West Chester and Caln Police Departments have collected a collection of used bulletproof vests and donated them to residents of Ukraine, who are under attack by Russian forces.
The Eastern Palestinian Authority Chapter of the FBI National Academy is working with law enforcement to coordinate a collection of used ballistic vests throughout the southeast region of the Palestinian Authority to send to Ukraine . The overall program is coordinated by the Vermont National Guard and the goal is to provide ballistic protection to first responders (firefighters, EMTs, paramedics) on the front lines in Ukraine. J
West Chester Police have recovered 268 bulletproof vests from Chester County Police which are on their way to Ukraine to be used by emergency responders for protection. Used protective equipment will be given to doctors, nurses and other hospital staff to help protect them from harm during the crisis in their countries.
Members of the West Chester Police Department helped recover police body armor no longer in use for immediate dispatch to Ukraine. Departments from across Chester County arrived at the collection point consisting of Chief Morehead, Lt. Deighan and Cpl. Malicki to return their used vests.
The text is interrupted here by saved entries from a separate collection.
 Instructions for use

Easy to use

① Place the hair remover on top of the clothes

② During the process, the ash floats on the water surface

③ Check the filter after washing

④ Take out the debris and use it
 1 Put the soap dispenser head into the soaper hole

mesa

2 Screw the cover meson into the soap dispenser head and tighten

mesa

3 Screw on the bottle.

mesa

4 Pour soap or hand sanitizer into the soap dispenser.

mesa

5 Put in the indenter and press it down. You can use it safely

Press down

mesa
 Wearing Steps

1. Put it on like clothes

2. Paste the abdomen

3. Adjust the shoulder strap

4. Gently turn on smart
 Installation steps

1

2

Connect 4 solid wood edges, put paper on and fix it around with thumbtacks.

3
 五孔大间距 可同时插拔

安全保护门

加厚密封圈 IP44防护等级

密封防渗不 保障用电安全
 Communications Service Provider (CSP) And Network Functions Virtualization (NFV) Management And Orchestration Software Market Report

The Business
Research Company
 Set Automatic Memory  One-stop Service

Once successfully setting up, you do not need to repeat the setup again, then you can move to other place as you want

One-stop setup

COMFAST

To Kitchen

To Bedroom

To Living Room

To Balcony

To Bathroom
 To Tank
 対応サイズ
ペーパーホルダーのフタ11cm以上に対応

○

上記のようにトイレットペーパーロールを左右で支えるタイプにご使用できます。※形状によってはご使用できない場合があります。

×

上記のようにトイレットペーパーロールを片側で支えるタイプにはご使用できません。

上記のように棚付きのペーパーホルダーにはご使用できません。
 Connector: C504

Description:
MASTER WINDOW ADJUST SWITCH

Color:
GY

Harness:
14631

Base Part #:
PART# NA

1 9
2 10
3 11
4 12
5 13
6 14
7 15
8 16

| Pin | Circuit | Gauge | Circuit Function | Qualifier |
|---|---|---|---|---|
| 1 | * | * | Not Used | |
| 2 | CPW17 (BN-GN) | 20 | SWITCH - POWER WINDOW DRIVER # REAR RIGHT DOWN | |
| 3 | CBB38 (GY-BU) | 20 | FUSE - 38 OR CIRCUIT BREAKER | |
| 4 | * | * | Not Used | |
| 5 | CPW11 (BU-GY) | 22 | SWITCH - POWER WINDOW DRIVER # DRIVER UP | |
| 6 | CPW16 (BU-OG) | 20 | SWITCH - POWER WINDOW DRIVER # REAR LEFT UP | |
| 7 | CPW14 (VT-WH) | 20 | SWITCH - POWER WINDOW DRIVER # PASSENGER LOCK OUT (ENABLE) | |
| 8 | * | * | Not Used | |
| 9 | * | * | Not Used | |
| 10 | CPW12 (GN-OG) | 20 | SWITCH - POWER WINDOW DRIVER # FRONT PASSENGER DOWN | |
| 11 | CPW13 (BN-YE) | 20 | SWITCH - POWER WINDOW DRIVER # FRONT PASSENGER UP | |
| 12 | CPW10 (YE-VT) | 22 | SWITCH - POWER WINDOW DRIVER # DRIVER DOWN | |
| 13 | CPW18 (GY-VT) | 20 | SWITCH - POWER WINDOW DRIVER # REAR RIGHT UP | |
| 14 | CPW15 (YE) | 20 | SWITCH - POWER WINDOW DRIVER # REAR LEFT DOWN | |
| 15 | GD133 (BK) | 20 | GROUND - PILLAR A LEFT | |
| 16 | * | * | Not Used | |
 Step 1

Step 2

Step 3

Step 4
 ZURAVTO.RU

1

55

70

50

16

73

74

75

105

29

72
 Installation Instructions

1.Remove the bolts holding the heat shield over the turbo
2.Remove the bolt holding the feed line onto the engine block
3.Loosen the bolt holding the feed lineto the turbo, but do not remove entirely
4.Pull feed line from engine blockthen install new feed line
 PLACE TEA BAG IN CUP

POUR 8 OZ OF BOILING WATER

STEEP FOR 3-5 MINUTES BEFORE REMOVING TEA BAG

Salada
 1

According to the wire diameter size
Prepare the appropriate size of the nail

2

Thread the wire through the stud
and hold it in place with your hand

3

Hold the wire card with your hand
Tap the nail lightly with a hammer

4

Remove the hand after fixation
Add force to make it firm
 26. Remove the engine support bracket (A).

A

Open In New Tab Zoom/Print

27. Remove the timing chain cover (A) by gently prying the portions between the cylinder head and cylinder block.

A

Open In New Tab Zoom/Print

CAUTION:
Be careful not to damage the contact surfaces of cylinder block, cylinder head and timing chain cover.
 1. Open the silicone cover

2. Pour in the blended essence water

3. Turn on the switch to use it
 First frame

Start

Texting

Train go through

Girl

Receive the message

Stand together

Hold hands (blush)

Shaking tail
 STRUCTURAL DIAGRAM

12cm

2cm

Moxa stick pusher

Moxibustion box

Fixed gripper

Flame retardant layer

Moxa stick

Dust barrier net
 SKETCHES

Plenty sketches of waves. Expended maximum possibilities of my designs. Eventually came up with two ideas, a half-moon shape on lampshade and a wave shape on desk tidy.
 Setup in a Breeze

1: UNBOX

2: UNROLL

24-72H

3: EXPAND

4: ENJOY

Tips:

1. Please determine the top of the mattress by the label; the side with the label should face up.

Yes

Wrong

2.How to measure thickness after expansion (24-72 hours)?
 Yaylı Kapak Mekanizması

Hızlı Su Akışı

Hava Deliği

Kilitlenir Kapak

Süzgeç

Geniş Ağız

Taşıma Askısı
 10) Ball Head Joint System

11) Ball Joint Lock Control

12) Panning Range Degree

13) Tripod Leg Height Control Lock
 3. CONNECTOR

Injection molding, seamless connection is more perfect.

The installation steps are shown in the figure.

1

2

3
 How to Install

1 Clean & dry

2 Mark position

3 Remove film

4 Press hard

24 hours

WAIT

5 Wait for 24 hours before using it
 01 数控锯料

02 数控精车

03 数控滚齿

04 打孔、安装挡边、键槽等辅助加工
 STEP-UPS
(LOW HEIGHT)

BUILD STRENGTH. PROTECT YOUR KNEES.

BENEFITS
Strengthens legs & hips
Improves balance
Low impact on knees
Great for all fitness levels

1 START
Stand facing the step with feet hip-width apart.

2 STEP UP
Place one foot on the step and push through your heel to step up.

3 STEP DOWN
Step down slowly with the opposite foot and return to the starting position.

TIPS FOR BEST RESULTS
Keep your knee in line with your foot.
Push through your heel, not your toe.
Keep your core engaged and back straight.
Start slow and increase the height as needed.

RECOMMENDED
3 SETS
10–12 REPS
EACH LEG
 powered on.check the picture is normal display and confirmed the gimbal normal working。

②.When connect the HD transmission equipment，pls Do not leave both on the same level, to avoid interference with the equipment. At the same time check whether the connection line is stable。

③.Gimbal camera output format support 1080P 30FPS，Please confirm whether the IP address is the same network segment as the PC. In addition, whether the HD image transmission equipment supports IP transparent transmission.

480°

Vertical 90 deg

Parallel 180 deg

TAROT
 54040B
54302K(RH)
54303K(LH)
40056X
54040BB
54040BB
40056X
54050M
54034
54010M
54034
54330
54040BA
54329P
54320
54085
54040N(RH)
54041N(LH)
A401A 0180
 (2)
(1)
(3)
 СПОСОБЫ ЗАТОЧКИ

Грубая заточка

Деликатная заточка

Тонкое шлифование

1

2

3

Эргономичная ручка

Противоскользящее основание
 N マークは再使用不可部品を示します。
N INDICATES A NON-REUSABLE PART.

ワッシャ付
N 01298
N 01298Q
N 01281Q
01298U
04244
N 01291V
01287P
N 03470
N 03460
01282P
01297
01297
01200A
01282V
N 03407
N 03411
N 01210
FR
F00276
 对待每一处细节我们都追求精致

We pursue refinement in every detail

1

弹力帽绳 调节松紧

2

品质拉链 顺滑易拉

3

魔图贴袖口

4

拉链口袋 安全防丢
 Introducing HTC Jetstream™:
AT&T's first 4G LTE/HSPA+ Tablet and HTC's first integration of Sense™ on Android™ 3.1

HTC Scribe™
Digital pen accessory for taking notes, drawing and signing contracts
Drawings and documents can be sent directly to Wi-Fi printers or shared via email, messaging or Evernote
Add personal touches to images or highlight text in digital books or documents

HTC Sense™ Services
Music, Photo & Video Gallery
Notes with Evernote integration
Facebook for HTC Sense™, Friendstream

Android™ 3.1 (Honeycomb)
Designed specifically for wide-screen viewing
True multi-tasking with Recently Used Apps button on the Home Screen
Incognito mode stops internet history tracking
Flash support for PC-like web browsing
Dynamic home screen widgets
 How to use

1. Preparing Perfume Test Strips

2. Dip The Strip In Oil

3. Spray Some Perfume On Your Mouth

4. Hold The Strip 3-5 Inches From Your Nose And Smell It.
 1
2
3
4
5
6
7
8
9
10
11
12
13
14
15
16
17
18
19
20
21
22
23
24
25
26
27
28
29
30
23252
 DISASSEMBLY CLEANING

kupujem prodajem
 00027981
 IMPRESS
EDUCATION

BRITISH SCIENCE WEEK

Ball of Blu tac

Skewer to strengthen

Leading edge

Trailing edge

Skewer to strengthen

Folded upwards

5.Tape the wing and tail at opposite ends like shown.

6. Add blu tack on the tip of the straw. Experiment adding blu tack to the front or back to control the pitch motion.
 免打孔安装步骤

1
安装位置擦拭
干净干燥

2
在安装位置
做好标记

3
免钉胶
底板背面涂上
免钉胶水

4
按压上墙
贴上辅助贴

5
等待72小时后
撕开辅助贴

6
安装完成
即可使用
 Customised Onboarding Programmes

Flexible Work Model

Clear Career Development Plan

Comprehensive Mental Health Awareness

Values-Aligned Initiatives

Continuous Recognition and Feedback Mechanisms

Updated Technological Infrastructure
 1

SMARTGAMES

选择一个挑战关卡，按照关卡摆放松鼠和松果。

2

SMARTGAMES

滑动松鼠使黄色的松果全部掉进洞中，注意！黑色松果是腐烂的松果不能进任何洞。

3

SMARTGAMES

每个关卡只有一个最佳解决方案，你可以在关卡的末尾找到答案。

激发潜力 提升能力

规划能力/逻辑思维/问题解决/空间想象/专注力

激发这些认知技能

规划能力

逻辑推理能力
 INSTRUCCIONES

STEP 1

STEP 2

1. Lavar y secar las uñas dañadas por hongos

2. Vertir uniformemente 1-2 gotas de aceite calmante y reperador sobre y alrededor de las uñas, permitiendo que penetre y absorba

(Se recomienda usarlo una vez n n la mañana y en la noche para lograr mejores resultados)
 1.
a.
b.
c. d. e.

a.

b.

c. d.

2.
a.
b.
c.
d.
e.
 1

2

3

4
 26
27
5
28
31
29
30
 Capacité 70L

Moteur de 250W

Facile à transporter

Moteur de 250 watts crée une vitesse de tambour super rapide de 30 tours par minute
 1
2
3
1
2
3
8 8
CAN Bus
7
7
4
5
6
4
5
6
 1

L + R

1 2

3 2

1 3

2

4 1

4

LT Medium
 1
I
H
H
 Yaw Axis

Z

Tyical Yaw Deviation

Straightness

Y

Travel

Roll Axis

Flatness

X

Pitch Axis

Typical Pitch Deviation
“It was a humanitarian effort,” said J. Patrick Davis, Chester County Public Safety Training and Development Manager, who organized the local campaign, on Monday.
The vests were taken from West Chester to Lewistown State Police in Juniata County.
From there, they are dropped off at the Vermont National Guard. They should be sent to Ukraine on Wednesday.
Chester County’s collection drive began last Wednesday when Davis was briefed by Kirk Trate, a retired state police captain, about the statewide collection.
West Chester Police Chief Jim Morehouse agreed to organize Chester County, asking all 47 police departments to donate. He was assisted by Lt. Martin J. Deighan and Cpl. Jason Maliki.
Morehead agreed to organize Chester County, asking all 47 police departments to donate. He was assisted by Lt. Martin J. Deighan and Cpl. Jason Maliki.
“The National Institute of Justice standard allows for five years of use before a ballistic vest will need to be replaced,” Moorehead said. “Many of these vests, although outdated, are still useful. Honestly, they are definitely better than having no protection.
State Police donates 67 used vests. Capitol Police are donating 24 surplus vests and 15 level 3 ballistic helmets that can withstand certain calibers of bullets.
Col. Robert Evanchick, commissioner of state police, said the ballistic vests and helmets are for use by Ukrainian police officers and aid workers in Ukraine, and are to be shipped by the California National Guard, subject to the federal government approval.
The two agencies produced approximately 110 used police body armor and 15 surplus ballistic helmets that they no longer used.
“This is surplus equipment that would otherwise be discarded,” Gov. Tom Wolf said during a press conference at state police headquarters.
Wolf noted that states cannot send weapons to a foreign country, but said the Ukrainian consulate has requested food and masks to protect against the coronavirus, so his administration is working on those requests.
Wolf also asked the Legislature to approve $2 million in state aid to assist Ukrainians fleeing the invasion who may come to Pennsylvania. Wolf said Wednesday he had no information about Ukrainian refugees arriving in the state.